Abbreviations and Acronyms

edit

Avoid ambiguous abbreviations: obtain good balance between user-clarity and -productivity.

Abbreviations and acronyms should NOT be uppercase when used as name

  • exportHtmlSource(); // NOT: exportHTMLSource();
  • openDvdPlayer(); // NOT: openDVDPlayer();

Likewise, commonly-lowercase abbreviations and acronyms should NOT start with a lower-case letter when used in a CamelCase name:

  • SgAsmX86Instruction // NOT: SgAsmx86Instruction
  • myIpod // NOT: myiPod

File/Directory

edit

Case:

  • camelCase like fileName.hpp: This is consistent with existing names used in ROSE

File Extension:

  • Header files: .h or .hpp
  • Source files: .cpp or .cxx
    • .C should be avoided to work with file systems which do not distinguish between lower or upper case.

Namespaces

edit
  • A namespace should represent a logical unit, usually encapsulated in a single header file within a specific directory.
  • CamelCase for namespaces, such as SageInterface, SageBuilder, etc.
    • avoid lower case names, bad names: sage_interface
  • use singular for nouns within namespace names, avoid plural
  • use full words, avoid abbreviations
  • use at least two words to reduce name collision

Reason: the name convention of namespace is meant to be compatible with existing code and consistent with function names within namespaces.

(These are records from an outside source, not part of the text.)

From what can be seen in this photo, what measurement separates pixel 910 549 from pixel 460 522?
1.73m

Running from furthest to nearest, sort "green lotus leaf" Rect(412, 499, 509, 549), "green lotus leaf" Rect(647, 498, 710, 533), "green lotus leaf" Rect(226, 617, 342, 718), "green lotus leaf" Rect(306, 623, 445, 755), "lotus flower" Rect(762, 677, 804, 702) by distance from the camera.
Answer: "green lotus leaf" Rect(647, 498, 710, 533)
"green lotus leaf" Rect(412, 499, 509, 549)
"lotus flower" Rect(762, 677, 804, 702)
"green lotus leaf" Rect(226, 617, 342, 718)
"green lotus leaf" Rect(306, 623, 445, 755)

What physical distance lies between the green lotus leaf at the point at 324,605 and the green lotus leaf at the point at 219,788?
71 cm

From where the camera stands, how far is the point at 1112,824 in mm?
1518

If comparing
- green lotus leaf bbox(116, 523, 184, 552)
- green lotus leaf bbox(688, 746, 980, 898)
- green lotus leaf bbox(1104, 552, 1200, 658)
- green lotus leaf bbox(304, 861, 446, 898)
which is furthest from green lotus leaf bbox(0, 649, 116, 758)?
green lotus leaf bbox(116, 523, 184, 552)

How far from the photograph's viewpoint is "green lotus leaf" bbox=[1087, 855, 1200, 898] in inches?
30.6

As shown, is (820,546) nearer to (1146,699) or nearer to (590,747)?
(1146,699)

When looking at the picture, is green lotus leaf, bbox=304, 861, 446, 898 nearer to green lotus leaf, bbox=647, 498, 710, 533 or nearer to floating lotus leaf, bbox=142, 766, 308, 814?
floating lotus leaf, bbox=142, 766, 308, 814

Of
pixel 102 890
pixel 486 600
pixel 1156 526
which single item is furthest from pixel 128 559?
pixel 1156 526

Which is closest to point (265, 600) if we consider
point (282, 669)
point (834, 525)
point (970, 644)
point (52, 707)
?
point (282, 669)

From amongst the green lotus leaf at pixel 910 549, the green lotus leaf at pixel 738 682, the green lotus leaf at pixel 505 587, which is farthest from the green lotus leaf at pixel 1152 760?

  • CamelCase namespace can nice be used with doSomething() like: NameSpace::doSomething()
  • lower case namespace names may look inconsistent, such as name_space_1::doSomething()
  • many existing namespaces in ROSE already follow CamelCase, as shown at link

[Note] Leo: I believe this should be more discussed with ROSE Compiler Framework/ROSE API.

Types

edit

MUST be in mixed case starting with an uppercase letter, as in SavingsAccount

Variables

edit
  • Length: variables with a large scope should have long names, variables with a small scope can have short names
  • Temporary variables used for temporary storage (e.g. loop indices) are best kept short. A programmer reading such variables should be able to assume that its value is not used outside of a few lines of code. Common scratch variables for integers are i, j, k, m, n. Optionally, you can use ii, jj, kk, mm, and nn, which are easier to highlight when looking for indexing bugs.
  • Case: camelCase--mixed case starting with lowercase letter, as in functionDecl
    • Variables are purposely to start with lowercase letter as compared to upper case letter for Types. So it is clear by looking at the first letter to know if a name is a variable or a type.

Booleans

edit

Negated boolean variable names must be avoided. The problem arises when such a name is used in conjunction with the logical negation operator as this results in a double negative. It is not immediately apparent what !isNotFound means.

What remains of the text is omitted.